Mike_O_Neill: I can see where in persona where you have different identities that you might want to switch between

… question: on privacy mode, you have a whole set of new cookies each time you go in there

… so how does the serach history get preserved

dsinger: sandbox is initialized from the current state, and any changes are discarded

<npdoty> because you were logged in to your search engine provider when you entered private browsing mode?

<npdoty> or you logged in after entering private browsing mode?

Mike_O_Neill: ff has a mode where the UA puts up a whole set of different cookies, etc.

… we don't have a session layer defined that allows for privacy with context

christine: are the profiels that you can set up in ff, are those similar to persona or different?

dsinger: don't know enough about ff profiles

<Zakim> wseltzer, you wanted to comment on complexity and buckets

Mike_O_Neill: talk abaout having banks of cookies to switch between

wseltzer: something that we've been encountering frequently is the challenge of putting features in buckets that the user can understand and have control over

… persona seems like a very interesting concept here.

… what other things can we bundle here so that the choices are meaningful but that it's not too large?

dsinger: not sure… the idea is an enhancement of privacy browsing mode

<npdoty> when TAG has talked about standardizing private browsing modes, they've discussed the difference between client-side clearing and server-side clearing

… a follow-on would be some signal from the server acknowledging the separation

christine: very interested in the core idea here of preference expression

<Zakim> chaals, you wanted to note that people aren't always inherently concerned with whether they are being tracked, but with what happens as a result of that tracking…

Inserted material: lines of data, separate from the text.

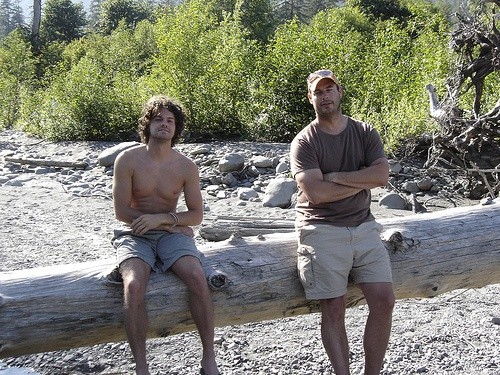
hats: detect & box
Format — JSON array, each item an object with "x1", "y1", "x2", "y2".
[{"x1": 307, "y1": 69, "x2": 341, "y2": 92}]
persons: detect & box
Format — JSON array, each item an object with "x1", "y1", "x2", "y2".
[
  {"x1": 110, "y1": 96, "x2": 222, "y2": 375},
  {"x1": 290, "y1": 70, "x2": 395, "y2": 375}
]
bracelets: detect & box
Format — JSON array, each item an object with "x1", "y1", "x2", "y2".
[{"x1": 169, "y1": 212, "x2": 179, "y2": 227}]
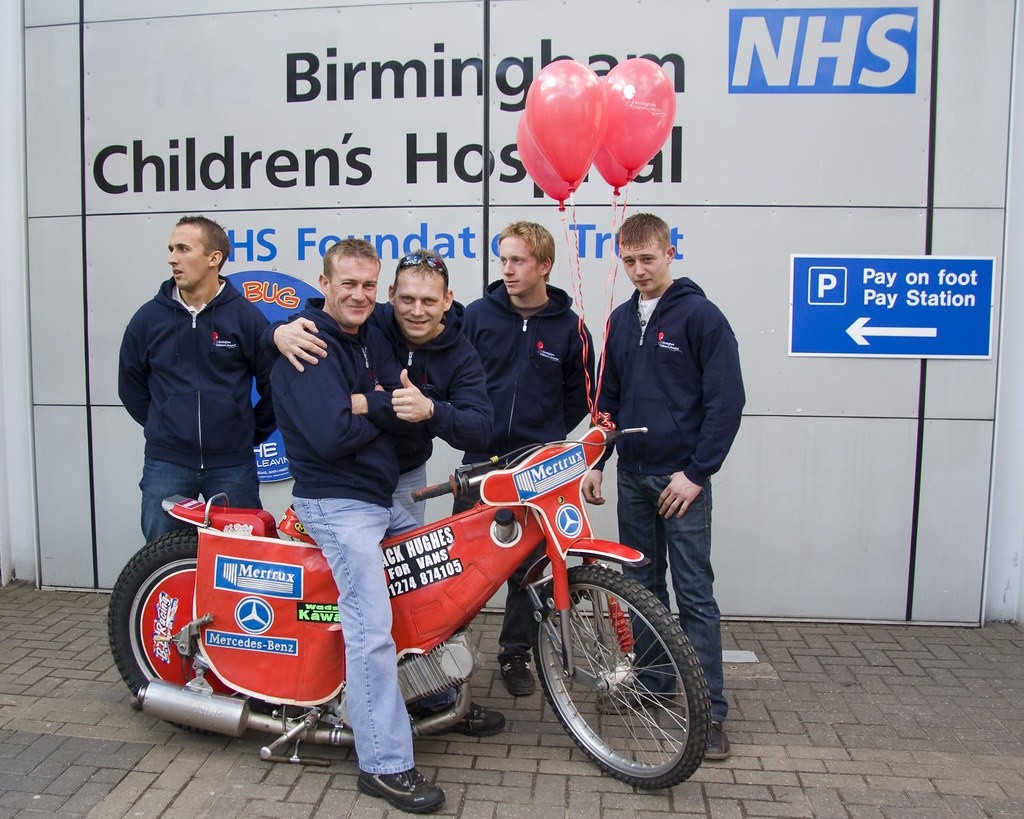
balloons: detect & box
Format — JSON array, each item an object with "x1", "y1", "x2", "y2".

chaals: in essense, you called out a bunch of complexity and features behind this

… most obvious one: to be able to manage different personas in a granular fashion

… in the Yandex browser you can change who you are in the browser

… can essentially change the user for the browser

… this is linked up to code on the server so that it follows the change in users

… the point about how this works with private modes is very interesting

… the current private mode is make me look anonymous and the same as everyone else

… if you offer the server a reason to respect your persona, quid pro quo is that you give them your data

… most people don't give a fig that they are being tracked

… what they care about is how that tracking information is used

<Mike_O_Neill> +q

… for example, if a bank manager at a party and gets angry about your overdraft, that's problematic

… if the bank manager is just partying, there's no problem

… the idea is that you can have 2 personalities… and then maybe you can have 3 beause what if 2 isn't enough

… a clear use case is managing cookies (UA side identifiers)

<fjh> “people” are becoming aware of consequences of information collection , 1 million in MA with Anthem breach for example

… on the other hand, if you show people how they are being tracked and what cookies are providing what information

… then people can say, I don't really want that much information emanated

… what people can't do easily, for example, is to find how much backend aggregators know about them

… but it's definitely true that aggregators can segregate arbitrary personae

… the 90,000 mile view is that you can actually find out what backend servers know about a persona

… and conceivably you could ask them to forget

… the quid pro quo is that instead of showing up totally anonymous, the server can know what they already know

… in order to function at all, it has to have a mode that is super simple

… and offer something to both users and servers

… for users, you didn't loose some of the useful information (state) and for servers that they don't get tons of anonymous visitors

<Zakim> npdoty, you wanted to comment on cookie jars and server interest in a signal (if we have time)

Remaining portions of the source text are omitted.